Which infinite series is this - $\sum_{n=1}^{\infty} n^{p}x^n$

Question

A Series is given $$f_n(x)=\sum_{n=1}^{\infty} n^{p}x^n$$, where $a \in (0,1), \forall p>0$. We have to show that the $f_n(x)$ is uniformly convergent on $[-a,a]$

From here, I get $$1^p x+2^p x^2+3^px^3+.....\infty$$ I know this series is uniformly convergent in the given interval where $\limsup_{n \to \infty}a^n \longrightarrow 0, x[-a,a]\subset (0,1)$

Now I'am stuck here. I cannot show $M_n$ from the series as I cannot reduce this in a particular format.

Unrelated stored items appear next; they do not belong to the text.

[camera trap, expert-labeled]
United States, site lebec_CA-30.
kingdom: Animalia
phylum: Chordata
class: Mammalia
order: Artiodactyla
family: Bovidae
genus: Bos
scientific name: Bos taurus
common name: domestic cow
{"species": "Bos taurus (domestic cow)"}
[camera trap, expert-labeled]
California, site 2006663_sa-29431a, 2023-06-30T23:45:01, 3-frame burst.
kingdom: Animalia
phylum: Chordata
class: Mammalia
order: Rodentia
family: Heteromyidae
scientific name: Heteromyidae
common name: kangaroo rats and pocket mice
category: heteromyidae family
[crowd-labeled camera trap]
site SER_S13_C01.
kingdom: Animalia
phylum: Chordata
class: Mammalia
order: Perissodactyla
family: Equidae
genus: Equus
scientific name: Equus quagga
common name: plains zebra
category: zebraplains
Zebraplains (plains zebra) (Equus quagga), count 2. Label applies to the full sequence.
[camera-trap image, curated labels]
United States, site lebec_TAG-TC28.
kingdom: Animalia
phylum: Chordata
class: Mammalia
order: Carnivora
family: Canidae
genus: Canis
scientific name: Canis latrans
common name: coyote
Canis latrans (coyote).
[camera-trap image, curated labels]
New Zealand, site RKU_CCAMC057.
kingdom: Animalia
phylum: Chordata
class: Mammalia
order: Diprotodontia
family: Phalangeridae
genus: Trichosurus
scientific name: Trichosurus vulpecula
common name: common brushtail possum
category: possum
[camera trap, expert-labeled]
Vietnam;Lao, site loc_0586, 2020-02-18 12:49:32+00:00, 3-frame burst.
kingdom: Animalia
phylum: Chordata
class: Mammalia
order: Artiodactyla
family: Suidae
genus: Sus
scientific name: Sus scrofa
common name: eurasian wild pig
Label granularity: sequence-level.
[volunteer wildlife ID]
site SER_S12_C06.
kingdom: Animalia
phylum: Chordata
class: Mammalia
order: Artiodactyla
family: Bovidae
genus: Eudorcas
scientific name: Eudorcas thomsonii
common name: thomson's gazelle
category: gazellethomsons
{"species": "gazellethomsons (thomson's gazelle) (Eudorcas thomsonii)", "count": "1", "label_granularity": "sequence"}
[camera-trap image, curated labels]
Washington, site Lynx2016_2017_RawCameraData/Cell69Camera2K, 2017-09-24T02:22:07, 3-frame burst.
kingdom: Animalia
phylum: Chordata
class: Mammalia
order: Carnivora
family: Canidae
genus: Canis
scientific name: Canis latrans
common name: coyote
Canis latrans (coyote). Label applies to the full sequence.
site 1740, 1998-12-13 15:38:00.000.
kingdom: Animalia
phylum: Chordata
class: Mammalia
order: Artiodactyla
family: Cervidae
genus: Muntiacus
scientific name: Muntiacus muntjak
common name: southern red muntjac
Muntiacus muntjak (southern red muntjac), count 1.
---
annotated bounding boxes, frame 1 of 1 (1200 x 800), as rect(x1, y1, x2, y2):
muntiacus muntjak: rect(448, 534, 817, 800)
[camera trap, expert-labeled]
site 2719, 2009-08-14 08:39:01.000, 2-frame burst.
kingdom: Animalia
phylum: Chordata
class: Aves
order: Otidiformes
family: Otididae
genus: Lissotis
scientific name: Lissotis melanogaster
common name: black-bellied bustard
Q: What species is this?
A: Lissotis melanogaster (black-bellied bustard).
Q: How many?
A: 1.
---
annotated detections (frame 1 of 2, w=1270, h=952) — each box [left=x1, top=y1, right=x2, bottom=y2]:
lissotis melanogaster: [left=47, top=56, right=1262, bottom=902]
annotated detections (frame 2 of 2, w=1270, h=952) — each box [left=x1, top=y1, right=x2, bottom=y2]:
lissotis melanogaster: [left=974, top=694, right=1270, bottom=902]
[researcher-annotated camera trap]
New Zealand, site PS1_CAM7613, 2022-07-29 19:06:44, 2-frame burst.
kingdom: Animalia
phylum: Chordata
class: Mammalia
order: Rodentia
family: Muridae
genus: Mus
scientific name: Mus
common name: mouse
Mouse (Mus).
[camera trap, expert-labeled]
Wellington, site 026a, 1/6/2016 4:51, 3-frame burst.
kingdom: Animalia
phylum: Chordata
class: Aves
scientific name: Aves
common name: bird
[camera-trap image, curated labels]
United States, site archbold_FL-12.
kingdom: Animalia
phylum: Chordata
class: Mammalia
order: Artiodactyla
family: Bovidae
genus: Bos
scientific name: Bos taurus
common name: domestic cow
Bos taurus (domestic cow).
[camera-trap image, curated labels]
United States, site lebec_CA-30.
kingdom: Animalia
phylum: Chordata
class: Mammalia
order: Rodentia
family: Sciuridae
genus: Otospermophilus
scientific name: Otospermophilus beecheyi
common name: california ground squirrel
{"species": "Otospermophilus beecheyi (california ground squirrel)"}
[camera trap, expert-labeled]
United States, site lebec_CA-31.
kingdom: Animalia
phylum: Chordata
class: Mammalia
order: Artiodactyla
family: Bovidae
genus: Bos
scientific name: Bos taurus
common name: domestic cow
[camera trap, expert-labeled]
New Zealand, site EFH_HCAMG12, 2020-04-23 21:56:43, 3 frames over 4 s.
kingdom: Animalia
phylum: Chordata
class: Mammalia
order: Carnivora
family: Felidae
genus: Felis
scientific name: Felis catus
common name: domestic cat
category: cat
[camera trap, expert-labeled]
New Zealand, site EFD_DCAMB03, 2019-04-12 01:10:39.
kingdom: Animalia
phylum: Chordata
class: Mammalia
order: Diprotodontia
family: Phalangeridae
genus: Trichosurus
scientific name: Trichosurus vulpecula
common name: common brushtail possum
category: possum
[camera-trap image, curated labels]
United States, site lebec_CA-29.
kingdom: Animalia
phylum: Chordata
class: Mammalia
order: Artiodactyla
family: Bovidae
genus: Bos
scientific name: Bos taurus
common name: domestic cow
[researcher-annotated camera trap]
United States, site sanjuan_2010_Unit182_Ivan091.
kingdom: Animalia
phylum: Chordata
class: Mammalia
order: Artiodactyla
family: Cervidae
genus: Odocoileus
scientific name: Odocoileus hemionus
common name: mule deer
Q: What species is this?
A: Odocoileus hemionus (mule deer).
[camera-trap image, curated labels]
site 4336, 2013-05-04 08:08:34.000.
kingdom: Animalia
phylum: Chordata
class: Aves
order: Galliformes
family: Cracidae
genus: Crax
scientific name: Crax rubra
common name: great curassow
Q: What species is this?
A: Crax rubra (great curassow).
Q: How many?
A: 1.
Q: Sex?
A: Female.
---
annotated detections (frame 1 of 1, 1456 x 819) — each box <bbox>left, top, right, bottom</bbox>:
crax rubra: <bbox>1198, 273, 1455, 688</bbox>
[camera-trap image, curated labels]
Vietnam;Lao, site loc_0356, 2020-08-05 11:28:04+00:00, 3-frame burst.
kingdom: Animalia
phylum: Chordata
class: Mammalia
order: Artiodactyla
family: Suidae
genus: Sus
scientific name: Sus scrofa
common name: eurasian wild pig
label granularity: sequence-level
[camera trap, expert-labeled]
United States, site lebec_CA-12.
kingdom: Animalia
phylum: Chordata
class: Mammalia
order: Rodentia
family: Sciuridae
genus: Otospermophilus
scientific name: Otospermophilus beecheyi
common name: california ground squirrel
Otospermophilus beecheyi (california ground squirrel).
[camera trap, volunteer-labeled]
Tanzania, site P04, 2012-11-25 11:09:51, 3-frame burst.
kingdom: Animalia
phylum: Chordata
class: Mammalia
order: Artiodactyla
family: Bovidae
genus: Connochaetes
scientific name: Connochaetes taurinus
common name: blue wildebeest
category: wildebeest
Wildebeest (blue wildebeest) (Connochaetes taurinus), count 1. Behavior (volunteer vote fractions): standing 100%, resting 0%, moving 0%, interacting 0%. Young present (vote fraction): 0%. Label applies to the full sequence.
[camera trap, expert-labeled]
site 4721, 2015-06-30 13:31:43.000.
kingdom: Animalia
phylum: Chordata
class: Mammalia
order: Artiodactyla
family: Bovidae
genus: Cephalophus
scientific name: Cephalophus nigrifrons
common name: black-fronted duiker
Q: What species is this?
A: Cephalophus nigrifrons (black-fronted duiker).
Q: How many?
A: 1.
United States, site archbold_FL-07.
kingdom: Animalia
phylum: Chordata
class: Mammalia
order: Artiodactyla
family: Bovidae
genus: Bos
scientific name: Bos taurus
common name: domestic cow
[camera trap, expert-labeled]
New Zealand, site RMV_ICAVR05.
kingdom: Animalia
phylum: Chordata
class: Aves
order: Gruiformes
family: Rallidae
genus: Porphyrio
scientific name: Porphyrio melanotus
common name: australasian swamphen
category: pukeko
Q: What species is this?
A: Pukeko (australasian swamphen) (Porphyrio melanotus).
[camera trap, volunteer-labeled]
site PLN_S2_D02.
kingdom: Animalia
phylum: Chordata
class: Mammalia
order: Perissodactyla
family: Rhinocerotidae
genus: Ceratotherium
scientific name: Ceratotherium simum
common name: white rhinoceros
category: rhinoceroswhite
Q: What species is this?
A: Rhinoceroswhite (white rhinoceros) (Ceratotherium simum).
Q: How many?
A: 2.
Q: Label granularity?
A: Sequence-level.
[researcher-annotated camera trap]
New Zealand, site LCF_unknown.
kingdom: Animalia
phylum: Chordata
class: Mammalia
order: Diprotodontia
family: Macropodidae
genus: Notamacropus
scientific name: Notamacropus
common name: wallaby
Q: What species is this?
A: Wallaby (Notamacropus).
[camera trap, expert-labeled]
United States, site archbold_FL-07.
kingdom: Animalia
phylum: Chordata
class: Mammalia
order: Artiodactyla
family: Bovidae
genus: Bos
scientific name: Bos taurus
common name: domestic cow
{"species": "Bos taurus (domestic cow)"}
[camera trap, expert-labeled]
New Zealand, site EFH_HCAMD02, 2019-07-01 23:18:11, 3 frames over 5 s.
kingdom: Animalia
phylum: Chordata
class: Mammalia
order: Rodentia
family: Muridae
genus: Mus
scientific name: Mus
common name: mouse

Anybody knows in which form of series this can be reduced? Any help is appreciated.

Answer 1

If $|x|<1$ the general expression for the sum is:

$$ \sum_{k=1}^\infty k^n x^k=\frac{x\sum_{l=0}^{n-1}A(n-1,l)x^l}{(1-x)^{n+1}}, $$ where $A(n-1,l)$ are the Eulerian numbers. Can be proved by induction.

Answer 2

Proof of uniform convergence, without evaluating the partial sum.

Let $p>0$ and $0<a<1$. We claim the series $$ \sum_{n=1}^{\infty} n^{p}x^n \tag{1} $$ converges uniformly on $[-a,a]$.

Indeed, for any $x \in [-a,a]$, we have $$ |n^p x^n| \le n^p a^n . $$ The series $$ \sum_{n=1}^\infty n^p a^n $$ converges by the root test: as $n \to \infty$, $$ \big(n^p a^n\big)^{1/n} = (n^{1/n})^p \cdot a \to 1^p\cdot a = a < 1 . $$ Thus, by the Weierstrass M-test, series (1) converges uniformly on $[-a,a]$.